Fery, John 1859 - 1934
Born in Austria, John Fery earned a strong reputation for dramatic paintings of western mountain landscape in the United States. Glacier National Park in northwest Montana was a popular subject for him. He was raised in a prominent, wealthy family that lived on an estate about nineteen miles northeast of Salzburg. His mother was Hungarian, and his father was born in Bohemia. Some sources have written that he studied art in Dusseldorf, Germany with Peter Jansen, and also in Munich, Venice and Karlsruhe.

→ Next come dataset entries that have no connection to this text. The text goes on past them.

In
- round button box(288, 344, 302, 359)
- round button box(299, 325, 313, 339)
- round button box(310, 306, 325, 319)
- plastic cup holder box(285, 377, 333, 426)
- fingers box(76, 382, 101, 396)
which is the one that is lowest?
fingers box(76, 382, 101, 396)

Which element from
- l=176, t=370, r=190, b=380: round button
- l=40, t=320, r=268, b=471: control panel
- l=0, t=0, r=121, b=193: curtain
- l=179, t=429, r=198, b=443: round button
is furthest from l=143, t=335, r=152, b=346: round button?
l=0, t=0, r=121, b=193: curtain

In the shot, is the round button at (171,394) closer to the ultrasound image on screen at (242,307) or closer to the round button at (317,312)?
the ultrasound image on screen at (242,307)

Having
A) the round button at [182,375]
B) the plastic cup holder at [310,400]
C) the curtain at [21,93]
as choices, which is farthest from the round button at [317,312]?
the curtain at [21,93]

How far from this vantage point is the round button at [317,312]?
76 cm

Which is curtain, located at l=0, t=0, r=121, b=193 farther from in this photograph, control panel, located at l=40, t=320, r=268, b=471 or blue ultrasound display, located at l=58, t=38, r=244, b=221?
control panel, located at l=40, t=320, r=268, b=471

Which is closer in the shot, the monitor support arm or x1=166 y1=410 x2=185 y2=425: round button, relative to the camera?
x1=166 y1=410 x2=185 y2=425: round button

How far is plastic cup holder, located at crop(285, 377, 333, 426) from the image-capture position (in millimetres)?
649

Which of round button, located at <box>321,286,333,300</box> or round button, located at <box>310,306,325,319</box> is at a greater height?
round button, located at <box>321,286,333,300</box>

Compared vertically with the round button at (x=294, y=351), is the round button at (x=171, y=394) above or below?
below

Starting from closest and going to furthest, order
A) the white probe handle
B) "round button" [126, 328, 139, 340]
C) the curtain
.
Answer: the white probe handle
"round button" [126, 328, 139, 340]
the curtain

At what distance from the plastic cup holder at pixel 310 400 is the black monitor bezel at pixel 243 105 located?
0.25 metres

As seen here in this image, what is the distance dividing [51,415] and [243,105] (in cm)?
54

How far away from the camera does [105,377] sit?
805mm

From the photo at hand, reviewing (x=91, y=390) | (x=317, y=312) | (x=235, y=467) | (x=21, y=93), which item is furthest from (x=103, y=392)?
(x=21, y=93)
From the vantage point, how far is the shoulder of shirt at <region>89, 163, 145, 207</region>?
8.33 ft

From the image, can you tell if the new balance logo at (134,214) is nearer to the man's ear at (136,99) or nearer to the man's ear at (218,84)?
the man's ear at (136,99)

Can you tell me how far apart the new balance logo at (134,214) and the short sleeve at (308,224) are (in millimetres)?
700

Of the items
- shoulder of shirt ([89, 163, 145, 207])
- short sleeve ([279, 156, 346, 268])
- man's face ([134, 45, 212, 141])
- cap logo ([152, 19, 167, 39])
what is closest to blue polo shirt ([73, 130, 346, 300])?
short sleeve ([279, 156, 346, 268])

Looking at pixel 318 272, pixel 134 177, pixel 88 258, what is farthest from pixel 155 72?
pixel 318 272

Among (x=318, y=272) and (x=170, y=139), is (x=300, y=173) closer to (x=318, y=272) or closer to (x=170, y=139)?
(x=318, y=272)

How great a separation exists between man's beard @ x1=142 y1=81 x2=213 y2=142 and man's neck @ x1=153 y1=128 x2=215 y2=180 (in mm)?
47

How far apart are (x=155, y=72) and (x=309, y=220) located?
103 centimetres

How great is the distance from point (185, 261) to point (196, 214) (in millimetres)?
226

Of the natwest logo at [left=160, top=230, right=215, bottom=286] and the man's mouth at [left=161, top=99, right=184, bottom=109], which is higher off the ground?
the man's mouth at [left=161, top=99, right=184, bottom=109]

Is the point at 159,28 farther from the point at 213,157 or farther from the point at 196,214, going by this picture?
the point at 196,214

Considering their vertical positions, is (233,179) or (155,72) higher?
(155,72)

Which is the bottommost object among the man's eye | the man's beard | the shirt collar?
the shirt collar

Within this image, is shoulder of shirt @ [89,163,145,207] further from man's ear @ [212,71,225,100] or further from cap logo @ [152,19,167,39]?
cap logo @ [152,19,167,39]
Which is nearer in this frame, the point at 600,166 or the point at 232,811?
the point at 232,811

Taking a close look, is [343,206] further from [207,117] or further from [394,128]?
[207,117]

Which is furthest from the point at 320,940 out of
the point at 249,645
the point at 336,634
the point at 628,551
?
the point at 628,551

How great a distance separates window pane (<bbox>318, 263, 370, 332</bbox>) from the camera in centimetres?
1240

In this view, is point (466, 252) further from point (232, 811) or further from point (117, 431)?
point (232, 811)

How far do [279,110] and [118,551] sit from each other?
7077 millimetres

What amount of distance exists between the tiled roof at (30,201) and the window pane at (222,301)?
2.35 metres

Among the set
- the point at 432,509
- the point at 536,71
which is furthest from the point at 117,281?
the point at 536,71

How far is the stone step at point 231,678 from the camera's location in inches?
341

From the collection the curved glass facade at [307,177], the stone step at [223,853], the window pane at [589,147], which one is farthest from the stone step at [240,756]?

By 1903, Fery was in Milwaukee where he stayed until 1911, when he moved to St. Paul, Minnesota until 1918. His greatest patron became Louis Hill, owner of the Great Northern Railway and a resident of St. Paul. Hill commissioned Fery to paint scenes of Glacier Park and other scenic landscapes for placement in their hotels and railroad stations. Over the years the Railroad purchased a total of 362 works, and many of these paintings were large-scale, panoramas. In 1914, after several years of painting in Glacier Park, Fery did a series of about twelve oil paintings of Yellowstone for advertising purposes for the Northern Pacific Railroad. About 150 of his paintings have been found after his death, and the largest group are of Glacier National Park, but some are from California, Arizona and New Mexico and Wisconsin. One is from Venice, Italy and one from Bavaria. Fery passed away in Everett, Washington in 1934.